Un catalogue ne se ferme pas d’un swipe. Il traîne sur une table basse pendant trois semaines. Il est vu par tous ceux qui passent : le conjoint, les enfants, les amis venus dîner. Une page produit sur votre site, c’est une personne, une session, sept secondes. Un catalogue, c’est quatre ou cinq paires d’yeux et une durée de vie qui se compte en mois. Vous ne payez pas une impression, vous payez du temps d’exposition.

Autre chose, plus difficile à mesurer : le papier fait autorité. Un voyage à 4 200 € imprimé sur un beau papier paraît sérieux. Le même sur une landing page ressemble à une promo. C’est injuste, mais c’est ainsi que ça se lit.

Ce qui tue vraiment les catalogues

Ce n’est pas le numérique, c’est le mauvais catalogue. 180 pages, 60 destinations, des prix figés en octobre qui sont faux en février, tirés à 40 000 exemplaires « parce qu’on a toujours fait ça ». Là, oui, c’est un cimetière de trésorerie.

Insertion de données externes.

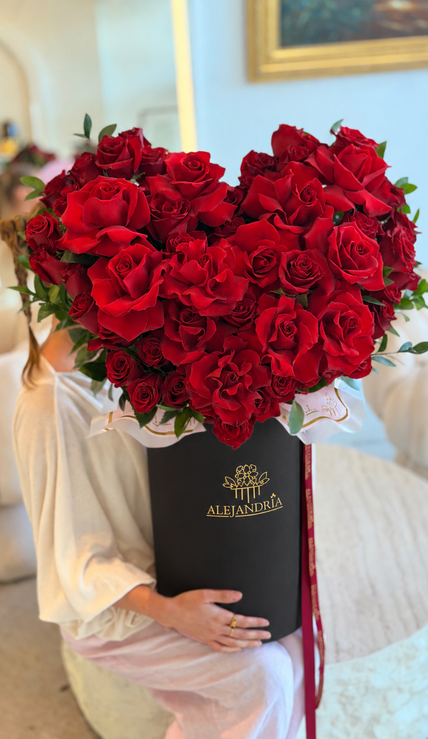 Love & Romance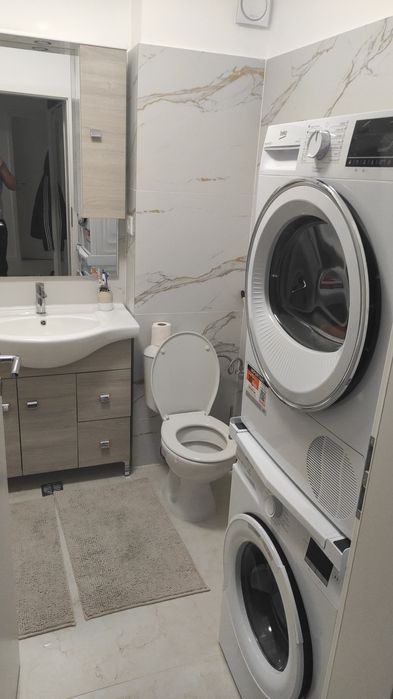 Meseriasi - toate sectoarele inclusiv Ilfov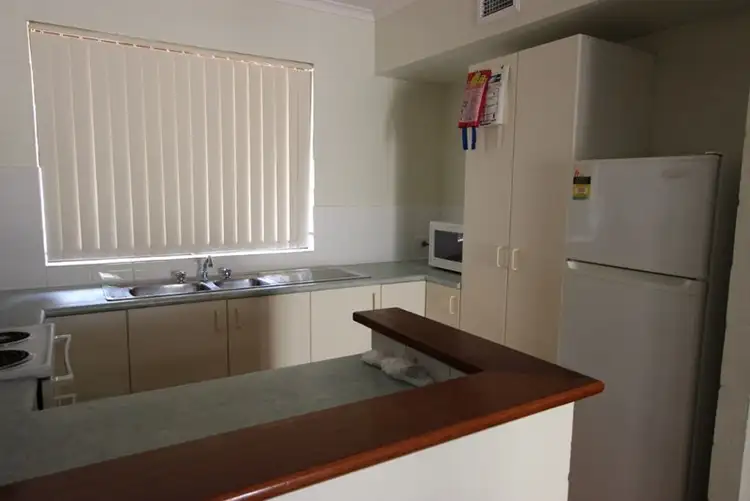Sixth view of Homely house listing, Unit 2/28 Strickland Drive, Millars Well WA 6714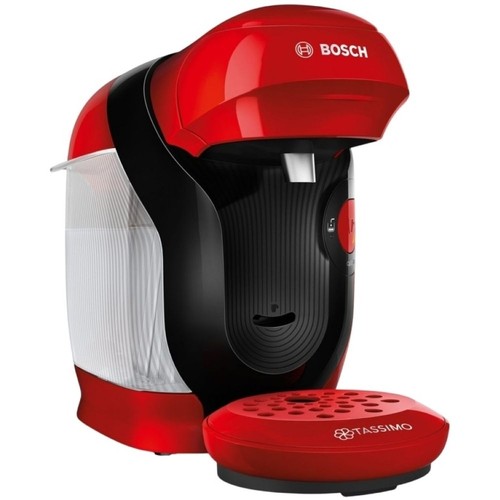 Bosch tassimo style - bosch, friendly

Celui qui marche aujourd’hui est court — 32 à 48 pages — et sélectif : vos douze plus beaux voyages, pas votre inventaire complet. Peu de prix fermes, des fourchettes et un QR code vers la fiche à jour. Tirage réduit et ciblé : vos clients des trois dernières années, vos prescripteurs, vos partenaires CSE. Et on arrête d’en empiler 300 en vitrine pour que les passants les ignorent.

Le vrai calcul

Comptez 2,50 à 4 € l’unité en tirage court, port compris. Envoyé à 1 500 clients connus, ça fait 5 000 €. S’il déclenche huit dossiers à 3 000 € de marge, l’arithmétique répond toute seule. Faites-le avec vos chiffres dans le calculateur de ROI plutôt qu’avec les miens : le point de bascule arrive plus vite qu’on ne le croit.

Là où le catalogue s’arrête

Son défaut est structurel : il ne sort pas du foyer. Il parle à des gens qui vous connaissent déjà. Pour entrer chez des familles que vous n’avez jamais touchées, il faut que quelqu’un y porte votre nom — et ce quelqu’un, c’est votre voyageur.

C’est exactement le principe de Fidélicarte : pendant le voyage, votre client envoie une vraie carte postale à vos couleurs à ses proches. Imprimée et postée en France. Ce n’est pas un souvenir qu’il garde pour lui, c’est un message qui arrive chez sa sœur, son collègue, son voisin de palier. Une recommandation venue d’un ami, pas d’une régie publicitaire. Et statistiquement, ses proches lui ressemblent : même tranche d’âge, même budget, mêmes envies de voyage. La carte reste ensuite cinq ans sur un frigo. Aucun catalogue ne tient ce score-là.

Ce qu’on garde

Gardez le papier, changez la dose. Un catalogue court et bien ciblé pour votre base, une pochette de voyage soignée au départ, une carte postée en route pour aller chercher les autres. Trois supports physiques, trois moments, trois cibles différentes. Le papier n’est pas mort. C’est le tirage à 40 000 qui l’est.